— What to do —
Lay out the lines below as a JSON list of strings, one string per line, beginning at the line that contains "What is the extent" and stopping after the line that contains "2624 centimetres". Leave out blank lines and the pictures.

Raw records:

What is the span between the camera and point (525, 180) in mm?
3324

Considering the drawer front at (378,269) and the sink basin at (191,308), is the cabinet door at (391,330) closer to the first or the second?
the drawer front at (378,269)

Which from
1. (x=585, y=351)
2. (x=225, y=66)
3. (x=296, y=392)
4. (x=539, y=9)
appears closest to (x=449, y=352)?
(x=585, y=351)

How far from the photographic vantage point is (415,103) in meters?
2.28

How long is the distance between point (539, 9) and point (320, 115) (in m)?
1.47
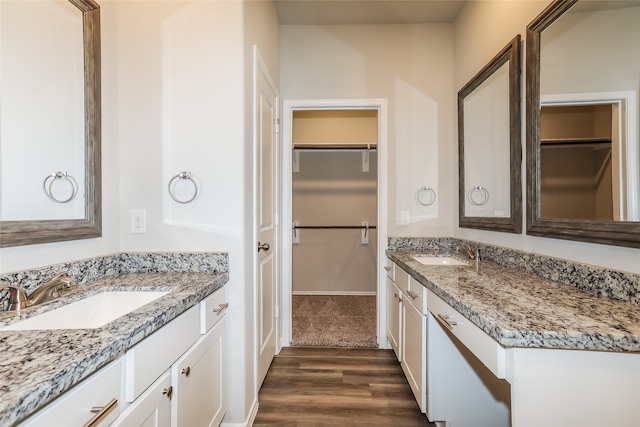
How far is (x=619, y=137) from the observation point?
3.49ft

* * *

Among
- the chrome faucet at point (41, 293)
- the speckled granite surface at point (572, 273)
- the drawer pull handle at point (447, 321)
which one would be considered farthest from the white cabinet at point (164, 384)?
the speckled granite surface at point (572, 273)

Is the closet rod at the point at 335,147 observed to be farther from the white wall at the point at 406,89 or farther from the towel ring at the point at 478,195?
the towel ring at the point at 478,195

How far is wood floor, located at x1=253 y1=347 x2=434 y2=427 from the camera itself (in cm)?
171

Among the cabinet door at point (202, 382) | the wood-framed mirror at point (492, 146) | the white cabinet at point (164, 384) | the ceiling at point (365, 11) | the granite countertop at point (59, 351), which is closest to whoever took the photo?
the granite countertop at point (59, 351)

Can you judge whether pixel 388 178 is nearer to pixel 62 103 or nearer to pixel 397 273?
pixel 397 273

...

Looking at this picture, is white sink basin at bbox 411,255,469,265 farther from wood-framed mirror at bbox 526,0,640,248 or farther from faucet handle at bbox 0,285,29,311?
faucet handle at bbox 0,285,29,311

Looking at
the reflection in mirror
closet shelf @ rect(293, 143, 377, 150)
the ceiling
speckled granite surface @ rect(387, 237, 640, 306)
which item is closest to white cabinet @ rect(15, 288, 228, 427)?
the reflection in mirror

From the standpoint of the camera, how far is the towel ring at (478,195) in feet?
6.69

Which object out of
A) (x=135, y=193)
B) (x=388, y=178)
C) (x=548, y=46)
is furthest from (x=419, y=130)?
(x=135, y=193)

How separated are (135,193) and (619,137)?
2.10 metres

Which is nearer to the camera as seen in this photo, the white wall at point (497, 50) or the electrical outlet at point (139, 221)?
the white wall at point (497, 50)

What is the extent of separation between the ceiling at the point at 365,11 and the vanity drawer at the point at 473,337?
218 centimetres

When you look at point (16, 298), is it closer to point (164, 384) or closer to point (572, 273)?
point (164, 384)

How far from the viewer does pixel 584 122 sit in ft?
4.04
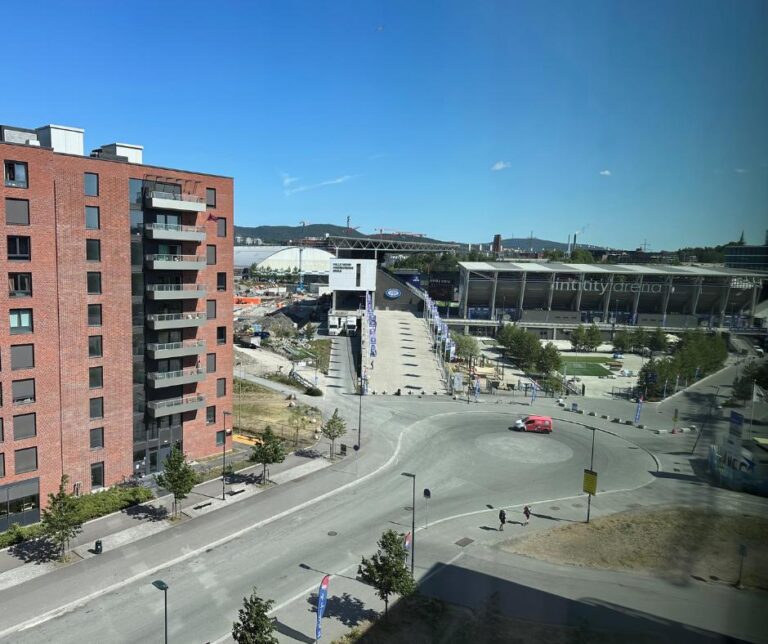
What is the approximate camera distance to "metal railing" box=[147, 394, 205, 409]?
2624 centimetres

— The completed task —
[
  "What is the extent of separation between the ceiling at the point at 365,11 and the vanity drawer at the point at 473,337?",
  "218 centimetres",
  "When you look at point (16, 298), is it closer to point (164, 384) or closer to point (572, 273)?",
  "point (164, 384)",
  "How far from the viewer does pixel 584 122 sit in ft?",
  "4.04",
  "What is the approximate camera distance to \"metal railing\" box=[147, 394, 205, 409]?",
  "2624 centimetres"
]